Türkiye’nin nüfusu her geçen yıl artıyor. Ancak bu artış, beraberinde kalkınma, refah ya da bilinç seviyesinde bir yükseliş getirmediği sürece, sadece sayısal bir büyümeden ibaret kalıyor. Asıl mesele, nüfusun niceliğinden çok niteliğinde yatıyor. Eğitim, kültür ve bilinç seviyesi artmadıkça, cehalet içinde büyüyen bir topluma dönüşme riskiyle karşı karşıyayız.
Cehalet, sadece okuma yazma bilmemek ya da diplomaya sahip olmamak değildir.

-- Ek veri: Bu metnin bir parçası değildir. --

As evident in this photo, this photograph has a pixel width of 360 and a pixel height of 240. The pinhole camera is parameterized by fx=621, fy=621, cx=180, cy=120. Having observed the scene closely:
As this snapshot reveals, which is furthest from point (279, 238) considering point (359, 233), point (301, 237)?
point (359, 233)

Bilgiye ulaşma isteğinin olmaması, sorgulamadan inanmak, eleştirel düşünceden uzaklaşmak, bilimi ve sanatı göz ardı etmek de cehaletin farklı yüzleridir. Türkiye’de her yıl milyonlarca insan dünyaya geliyor, ancak eğitim sistemi bu büyüyen nüfusu nitelikli bireyler haline getirebiliyor mu?
Eğitimde fırsat eşitsizliği, eleştirel düşüncenin önüne geçen ezberci sistem, bilime ve sanata verilen önemin giderek azalması, toplumu daha fazla yüzeysel bilgiye mahkum ediyor. Okullarda eğitim almakla gerçekten eğitilmek arasında büyük bir fark var. Bir diplomaya sahip olmak, bilinçli bir vatandaş olmayı sağlamıyor. Bu yüzden, büyüyen nüfusun içinde bilinçli, sorgulayan, üreten bireylerin oranı azaldıkça, cehalet toplumu ele geçirmeye başlıyor.
Tarih boyunca birçok toplum, nüfus artışını bir güç olarak görmüştür. Ancak bu artış, niteliksiz insanlarla dolduğunda bir avantajdan çok, bir yük haline gelir. Eğitimsiz bireyler çoğaldıkça, bilimsel ve kültürel gelişme yavaşlar, demokrasi zayıflar, ekonomik kalkınma yerini durağanlığa bırakır. Çünkü sorgulamayan, bilinçsiz bireylerden oluşan bir toplum, kolayca manipüle edilir, gerçeğin yerine propaganda koyulur ve hakikatin yerini dogmalar alır.
Bugün Türkiye’nin en büyük sorunu sadece ekonomik kriz ya da siyasi çekişmeler değil; asıl tehlike, cehaletin her alanda kök salmasıdır. Nüfus politikaları sadece doğum oranlarını artırmaya değil, aynı zamanda doğan bireyleri bilinçli, eğitimli, sorgulayan bireyler haline getirmeye odaklanmalıdır. Yoksa artan nüfus, toplumsal kalkınmanın değil, toplumsal çöküşün habercisi olur.
Bir ülkenin gerçek gücü, nüfusunun sayısında değil, o nüfusun eğitim, kültür ve bilinç seviyesindedir. Eğer bir toplumda bilim, sanat, düşünce ve sorgulama ön planda tutulmazsa, orada sadece nüfus artar; ama medeniyet geriler.